Problem: In the car insurance text, write out everything from "Certain groups have" down to "to be exposed.", switching "expensive" to "costly".

>> Begin Source text

Certain groups have asserted for a long time that it is more expensive to be poor and this may just be another area in which that happens to be the case. To fully understand how this could occur, however, more needs to be exposed.

While the driver’s income is not allowed to be considered when determining risk, there are other factors that essentially directly reflect what their income likely is. This includes their credit rating, where they live, their occupation and their education level.

There are many that believe these factors are unfairly used, leading to those with lower incomes paying more for the same car insurance than their counterparts who have an easier time making such payments.

One aspect that is not given as much weight as one might think would logically matter more than the above factors, is how much the individual drives. Those with incomes that are lower than what qualifies as middle class are more likely to qualify as occasional drivers – work close to home, shop locally and generally drive less than half as much as those with higher incomes. This is largely due to the costs involved with driving, such as gasoline and vehicle upkeep. This significantly reduces their overall risk.

There are some organizations that are working to change legislation to require insurance companies to put more weight on factors such as miles driven than other less important factors like occupation and education. They assert that current policies intentionally incorporate an individual’s income, but do so by using other data that indicates what their income likely would be.

Let’s Dig Into Some Interesting Stats:

There is the difficulty for those trying to prove that lower-income drivers are paying more, but a recent study has shown that people in poor areas of California are paying up to 40% more for the same auto insurance, with similar driving records, than those living in areas with higher incomes.

Unfortunately, comprehensive data is not available, and these are simply samples taken for those willing to self-report this information.

In short, there is a high need for more disclosure from insurance companies to prove that their use of data is unfair to those with lower incomes. The assertion is that there is not a higher level of risk insuring them, but they are paying higher rates, essentially subsidizing those that are actually higher risk.

Such a system seems to be just another way that the world is working against those that already struggle to get ahead.

>> End Source text
>> Begin Information supplied

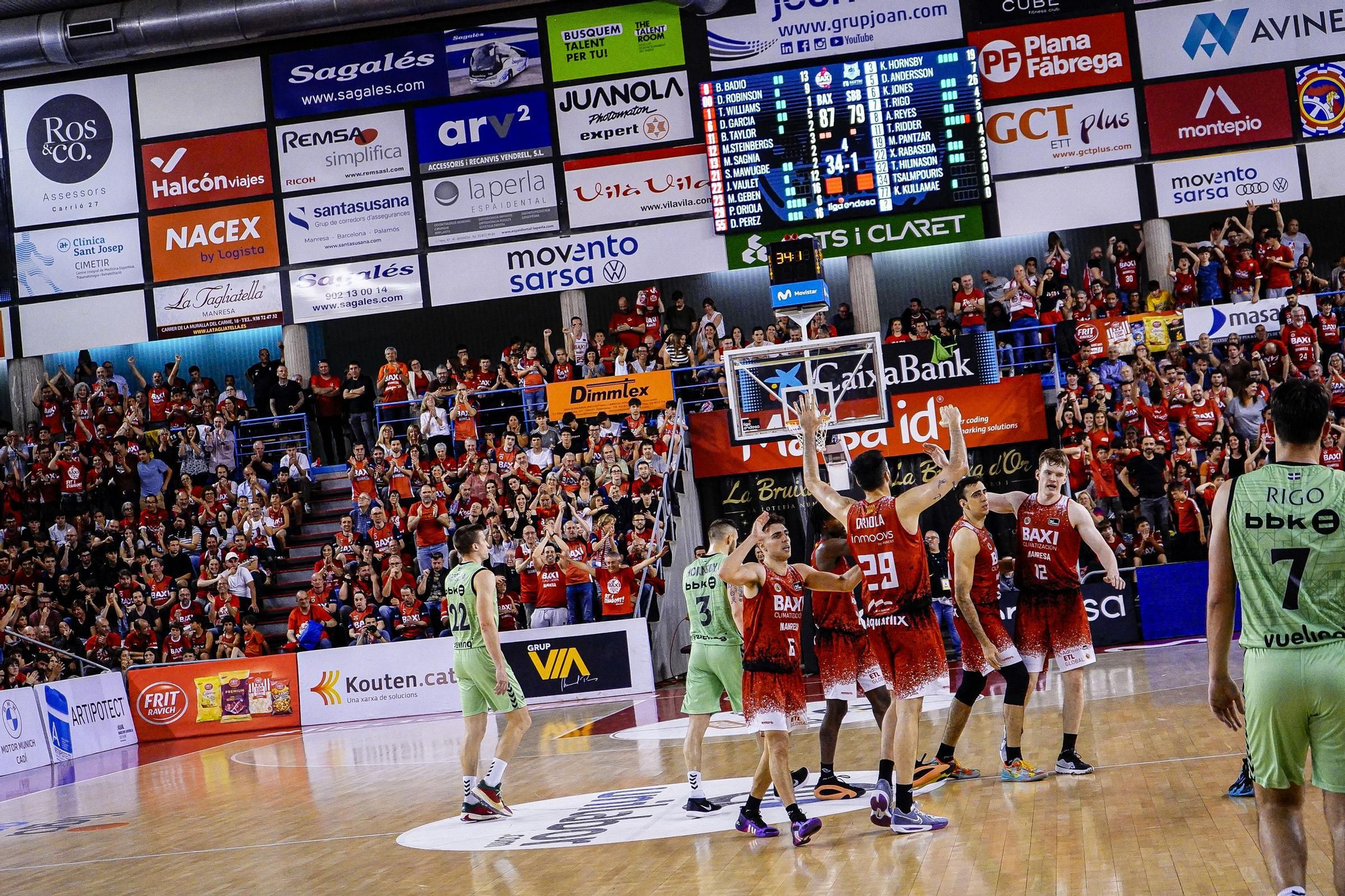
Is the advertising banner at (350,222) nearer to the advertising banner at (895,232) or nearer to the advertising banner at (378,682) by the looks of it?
the advertising banner at (895,232)

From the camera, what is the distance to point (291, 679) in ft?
60.8

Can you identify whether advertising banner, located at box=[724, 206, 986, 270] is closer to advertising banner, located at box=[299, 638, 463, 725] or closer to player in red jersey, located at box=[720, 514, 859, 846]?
advertising banner, located at box=[299, 638, 463, 725]

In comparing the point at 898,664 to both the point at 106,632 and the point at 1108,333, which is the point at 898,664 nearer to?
the point at 1108,333

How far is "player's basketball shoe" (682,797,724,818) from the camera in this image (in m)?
8.91

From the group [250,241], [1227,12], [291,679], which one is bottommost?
[291,679]

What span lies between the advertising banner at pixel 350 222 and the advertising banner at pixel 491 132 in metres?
0.98

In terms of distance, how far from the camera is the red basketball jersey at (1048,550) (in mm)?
8867

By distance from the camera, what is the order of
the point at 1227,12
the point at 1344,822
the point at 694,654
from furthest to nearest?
the point at 1227,12 → the point at 694,654 → the point at 1344,822

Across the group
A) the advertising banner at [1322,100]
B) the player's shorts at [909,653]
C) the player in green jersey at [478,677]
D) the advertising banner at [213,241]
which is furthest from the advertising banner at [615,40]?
the player's shorts at [909,653]

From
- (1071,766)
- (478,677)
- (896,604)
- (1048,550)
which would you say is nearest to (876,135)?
(1048,550)

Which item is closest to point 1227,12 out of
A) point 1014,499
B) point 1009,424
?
point 1009,424

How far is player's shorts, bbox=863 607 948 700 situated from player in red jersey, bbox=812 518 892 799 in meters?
0.81

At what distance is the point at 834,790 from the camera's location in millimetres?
8938

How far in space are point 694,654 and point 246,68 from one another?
2012 cm
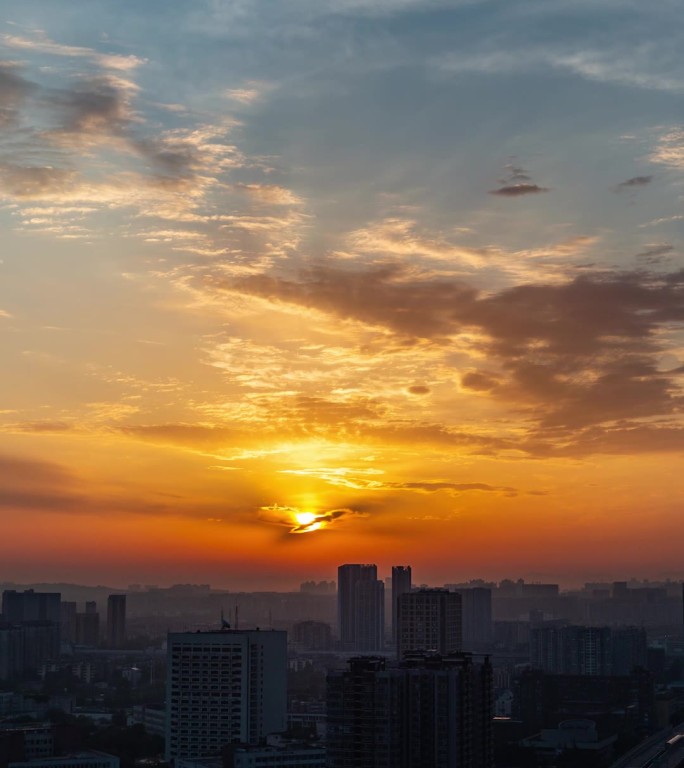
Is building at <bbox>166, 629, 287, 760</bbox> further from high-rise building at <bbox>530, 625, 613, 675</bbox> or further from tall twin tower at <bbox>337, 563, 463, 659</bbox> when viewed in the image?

>> End Information supplied

Task output:
Certain groups have asserted for a long time that it is more costly to be poor and this may just be another area in which that happens to be the case. To fully understand how this could occur, however, more needs to be exposed.